Peaches and Beatings

 
It’s the season of peaches and
beatings on the beach. A man
and woman lying flat, hands
behind their backs, cuffed
by Police. It’s the season
of hunting: the people are brown,
face down in the sand.
Cooler of soda and beer.
It’s the season of tight-chest, of
Will this ever end, of aching
for my friends. I have a constant
fear of rape. When I was fifteen
we went to Brighton 7.
Janet and Rue wore bikinis,
I wore a polka-dot one piece.
A fight broke out, with thirty
or more. That was the summer
boys were pulling off girl’s tops
chanting, WHOOP THERE IT IS!
It happened everywhere.
On the street, at the beach,
at the Red Hook pool.
We snuck in one night, climbed
the gate after hours.
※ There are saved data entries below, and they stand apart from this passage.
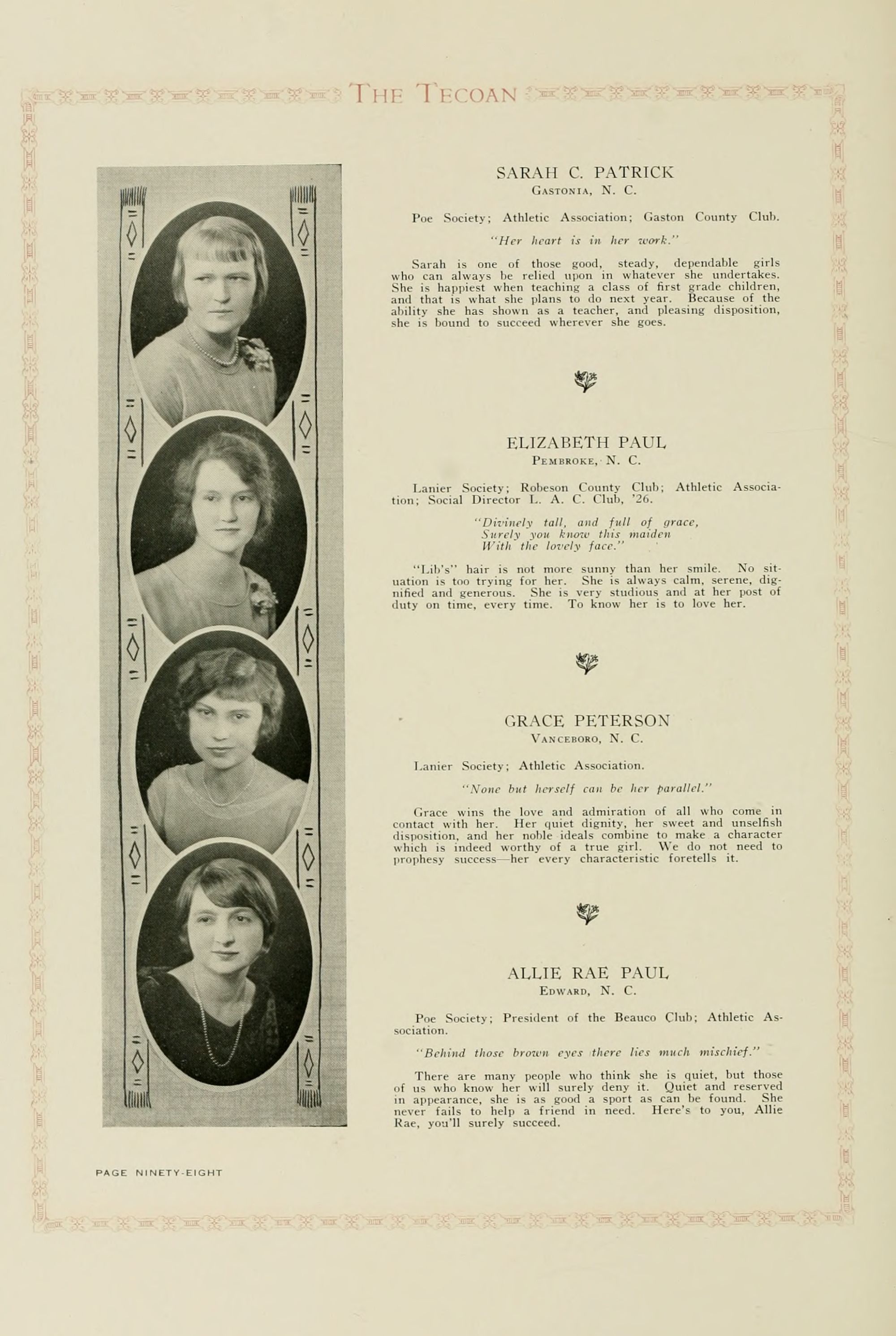 THE TECOAN

SARAH C. PATRICK
GASTONIA, N. C.

Poe Society; Athletic Association; Gaston County Club.

"Her heart is in her work."

Sarah is one of those good, steady, dependable girls who can always be relied upon in whatever she undertakes. She is happiest when teaching a class of first grade children, and that is what she plans to do next year. Because of the ability she has shown as a teacher, and pleasing disposition, she is bound to succeed wherever she goes.

ELIZABETH PAUL
PEMBROKE, N. C.

Lanier Society; Robeson County Club; Athletic Association; Social Director L. A. C. Club, '26.

"Divinely tall, and full of grace,
Surely you know this maiden
With the lovely face."

"Lib's" hair is not more sunny than her smile. No situation is too trying for her. She is always calm, serene, dignified and generous. She is very studious and at her post of duty on time, every time. To know her is to love her.

GRACE PETERSON
VANCEBORO, N. C.

Lanier Society; Athletic Association.

"None but herself can be her parallel."

Grace wins the love and admiration of all who come in contact with her. Her quiet dignity, her sweet and unselfish disposition, and her noble ideals combine to make a character which is indeed worthy of a true girl. We do not need to prophesy success—her every characteristic foretells it.

ALLIE RAE PAUL
EDWARD, N. C.

Poe Society; President of the Beauco Club; Athletic Association.

"Behind those brown eyes there lies much mischief."

There are many people who think she is quiet, but those of us who know her will surely deny it. Quiet and reserved in appearance, she is as good a sport as can be found. She never fails to help a friend in need. Here's to you, Allie Rae, you'll surely succeed.

PAGE NINETY-EIGHT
When I saw the man
and woman on the ground,
my whole body asked why.
But it was more like
my lips parting
with no sound.
 
 
 

Leila Ortiz was born on the Lower East Side of Manhattan and raised in Park Slope, Brooklyn. Leila is of Puerto Rican, Cuban and Irish descent and works in NYC public schools as a social worker. She is the author of two chapbooks, Girl Life (Recreation League 2016) and A Mouth is Not a Place (dancing girl press 2017).